The intended consumer is a short-read aligner (the project was extracted from a bwa-mem3 design exercise). The integration pattern looks like:

read → tokenize first 32 bases → prmi_lookup → predicted SA position + err bound
                                       ↓
                              search SA[pred-err .. pred+err]
                                       ↓
                              prmi_smem_range_packed( query, pac )
                                       ↓
                                  (k, l, s) SA interval
                                       ↓
                              prmi_sa_positions( k, l, positions )
                                       ↓
                           positions[0..l): forward-strand genome offsets

Once you have (k, l, s) from prmi_smem_range_packed, resolve the SA interval to genome positions with prmi_sa_positions:

uint64_t k, l, s;
prmi_smem_range_packed(idx, query, 32, pac, pac_num_bases, &k, &l, &s);
if (l > 0) {
    std::vector<uint64_t> positions(l);
    prmi_sa_positions(idx, k, l, positions.data());
    // positions[0..l) are forward-strand genome offsets of the matches.
}

prmi_sa_positions writes l uint64 genome positions into the caller-provided buffer starting at SA index k. Returns 0 on success, negative on error (see prmi_last_error_message). No allocation; the caller owns the buffer. Thread-safe — concurrent calls on the same handle are safe.

Link line

# Build:
cargo build --release -p prmi-sys
# Produces: target/release/libprmi_sys.a, target/release/libprmi_sys.so|dylib
#           prmi-sys/include/prmi.h  (generated by cbindgen)

# Link against the static archive. libsais's OpenMP object code is embedded in
# the archive, so a static consumer must also supply an OpenMP runtime:
# -fopenmp (libgomp) on Linux, Homebrew libomp on macOS.

# Linux:
c++ -std=c++17 -I prmi-sys/include my_app.cc \
    target/release/libprmi_sys.a \
    -fopenmp -lpthread -ldl -lm

# macOS:
c++ -std=c++17 -I prmi-sys/include my_app.cc \
    target/release/libprmi_sys.a \
    -L"$(brew --prefix libomp)/lib" -lomp \
    -framework Security -framework CoreFoundation

libsais is statically embedded into libprmi_sys.a; no system libsais is required (but the OpenMP runtime above is, because the embedded libsais uses it).

pkg-config / CMake

prmi-sys/prmi-sys.pc.in and prmi-sys/cmake/PrmiSysConfig.cmake.in are templates downstream consumers can substitute and install. See prmi-sys/INSTALL.md for the substitution recipe.

Query length

prmi_smem_range and prmi_smem_range_packed require query_len == 32. Queries shorter than 32 bases are rejected with a non-zero return code and a message via prmi_last_error_message (Rust: Error::Internal). The T-padding used for sub-32-mer keys does not preserve lexicographic sort order relative to longer SA suffixes, so the err bound in the learned index does not cover the discrepancy. Pad your query to 32 bases before calling. For short reads at the end of a contig, the missing trailing bases are simply absent from the SA — they will not match — so padding with any constant value (e.g. T) is safe.

* Supplied data *
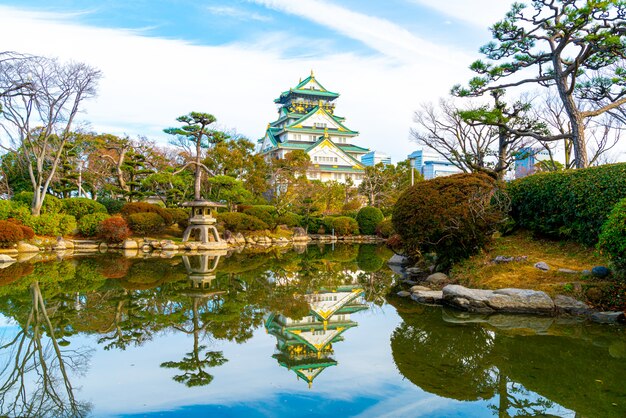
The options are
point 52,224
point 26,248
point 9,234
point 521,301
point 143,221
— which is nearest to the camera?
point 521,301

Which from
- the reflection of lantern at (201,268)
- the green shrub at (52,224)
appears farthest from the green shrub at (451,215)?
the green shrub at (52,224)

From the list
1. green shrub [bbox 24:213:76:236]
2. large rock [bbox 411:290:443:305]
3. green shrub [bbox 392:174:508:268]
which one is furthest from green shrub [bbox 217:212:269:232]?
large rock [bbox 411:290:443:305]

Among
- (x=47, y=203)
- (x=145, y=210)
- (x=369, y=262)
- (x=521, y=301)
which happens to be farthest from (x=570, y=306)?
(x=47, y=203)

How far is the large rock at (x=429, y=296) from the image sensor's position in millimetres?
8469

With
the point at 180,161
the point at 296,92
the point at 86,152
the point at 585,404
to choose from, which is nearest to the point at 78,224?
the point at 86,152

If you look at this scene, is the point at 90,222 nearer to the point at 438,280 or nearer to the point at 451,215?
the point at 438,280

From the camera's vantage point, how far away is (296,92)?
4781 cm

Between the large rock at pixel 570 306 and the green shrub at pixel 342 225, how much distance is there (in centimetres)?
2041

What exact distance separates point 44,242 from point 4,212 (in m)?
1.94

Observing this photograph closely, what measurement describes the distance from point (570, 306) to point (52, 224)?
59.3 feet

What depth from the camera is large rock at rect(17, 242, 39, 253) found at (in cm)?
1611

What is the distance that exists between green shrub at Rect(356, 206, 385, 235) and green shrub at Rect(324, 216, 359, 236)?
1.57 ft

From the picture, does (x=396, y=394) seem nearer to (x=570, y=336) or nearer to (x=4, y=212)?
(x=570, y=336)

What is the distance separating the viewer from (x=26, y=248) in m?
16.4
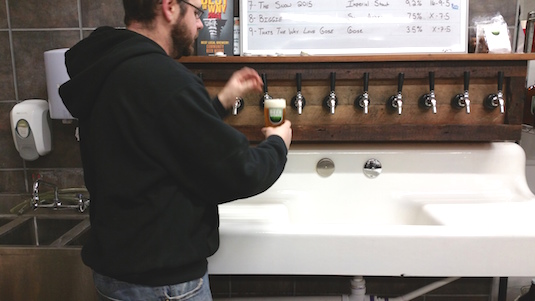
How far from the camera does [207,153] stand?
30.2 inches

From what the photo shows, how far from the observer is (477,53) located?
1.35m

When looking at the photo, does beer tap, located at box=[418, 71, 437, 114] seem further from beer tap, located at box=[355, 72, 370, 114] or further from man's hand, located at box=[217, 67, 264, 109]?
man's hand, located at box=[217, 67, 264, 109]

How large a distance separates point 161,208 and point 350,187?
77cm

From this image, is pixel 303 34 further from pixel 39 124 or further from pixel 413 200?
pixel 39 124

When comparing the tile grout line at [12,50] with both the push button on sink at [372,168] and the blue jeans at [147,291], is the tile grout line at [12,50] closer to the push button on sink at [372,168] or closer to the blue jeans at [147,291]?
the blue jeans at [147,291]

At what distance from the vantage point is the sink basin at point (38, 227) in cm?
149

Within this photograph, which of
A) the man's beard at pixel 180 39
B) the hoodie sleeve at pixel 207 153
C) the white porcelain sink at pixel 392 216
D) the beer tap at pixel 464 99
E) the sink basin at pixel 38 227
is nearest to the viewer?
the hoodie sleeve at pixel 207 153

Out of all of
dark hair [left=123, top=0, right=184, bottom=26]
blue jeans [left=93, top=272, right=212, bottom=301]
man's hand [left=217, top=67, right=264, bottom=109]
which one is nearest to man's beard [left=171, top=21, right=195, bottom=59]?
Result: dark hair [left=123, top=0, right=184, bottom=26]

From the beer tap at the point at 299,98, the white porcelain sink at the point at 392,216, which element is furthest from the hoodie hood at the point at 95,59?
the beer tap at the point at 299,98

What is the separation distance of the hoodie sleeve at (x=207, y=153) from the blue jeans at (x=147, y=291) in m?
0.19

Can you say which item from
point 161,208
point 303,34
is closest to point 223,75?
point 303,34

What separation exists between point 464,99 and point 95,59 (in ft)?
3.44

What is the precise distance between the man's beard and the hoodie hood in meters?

* Exercise requirements *
A) According to the prmi-sys excerpt, what query length do prmi_smem_range and prmi_smem_range_packed require?
B) Write out the stretch of the prmi-sys excerpt from "uint64_t k, l, s;" through "of the matches.".
C) Extend the prmi-sys excerpt, starting right after its final sentence.

* Task responses *
A) They require query_len == 32, which means exactly 32 bases.

B)
uint64_t k, l, s;
prmi_smem_range_packed(idx, query, 32, pac, pac_num_bases, &k, &l, &s);
if (l > 0) {
    std::vector<uint64_t> positions(l);
    prmi_sa_positions(idx, k, l, positions.data());
    // positions[0..l) are forward-strand genome offsets of the matches.

C)
PAC encoding

prmi_smem_range expects the reference as 1 base per byte (values 0..=3). For BWA / BWA-MEME-style 2-bit packed pac (4 bases per byte, MSB-first within byte), use prmi_smem_range_packed instead and pass the base count separately. The two functions produce identical results on the same logical reference.

SA coordinate convention

The v0.1 trainer builds the suffix array over the forward strand only. The .meta file records this as [sa] strand = "forward_only". Consumers needing reverse-strand matches must either (a) tokenize the reverse complement of each query and call lookup/smem_range a second time, or (b) wait for v0.2 which will expose --strand forward_reverse trainer support. Readers must reject unknown strand values via Error::FormatTooNew.

For reverse-strand lookups against a forward-only SA, use prmi_reverse_complement_key (u64 key form) or prmi_reverse_complement_2bit (raw 2-bit base array) to flip the query, then call prmi_lookup / prmi_smem_range_packed a second time.

Memory ownership

All memory allocated by prmi is owned and freed by prmi (typically via prmi_close). Callers never free any pointer returned by a prmi_* function. The const char* returned by prmi_last_error_message is thread-local and lives until the next prmi_* call on the same thread.

Thread safety

The opaque handle is read-only after prmi_open. Concurrent calls to prmi_lookup / prmi_smem_range / prmi_smem_range_packed on the same handle from multiple threads are safe and intended. prmi_open and prmi_close must NOT be called concurrently with each other or with lookups on the same handle.

Allocator

prmi uses Rust's default global allocator. If your application uses a custom allocator (jemalloc, mimalloc, ...), prmi's allocations won't be observed in that allocator's stats. Because the API is opaque-handle (prmi never returns a pointer the caller is expected to free), this is not a correctness issue.

Shared-memory loading

A compute node running N aligner processes on the same genome normally maps the .sa file once per process, paying the I/O and page-fault cost N times. With the shm loader, a single pre-load step copies the sidecar into tmpfs-backed shared memory; subsequent processes open the blob without re-paying those costs.

# Pre-load (once, before aligners start)
# On Linux:  use /dev/shm for true tmpfs.
# On macOS:  use /tmp (macOS has no /dev/shm by default).
prmi shm load /data/hg38.fa.prmi /dev/shm/hg38

# Each aligner process opens the blob instead of the original sidecar:
prmi_open_shm("/dev/shm/hg38", &handle);  // C
LearnedIndex::open_shm("/dev/shm/hg38");  // Rust

# Remove when done (optional; the OS clears /dev/shm on reboot)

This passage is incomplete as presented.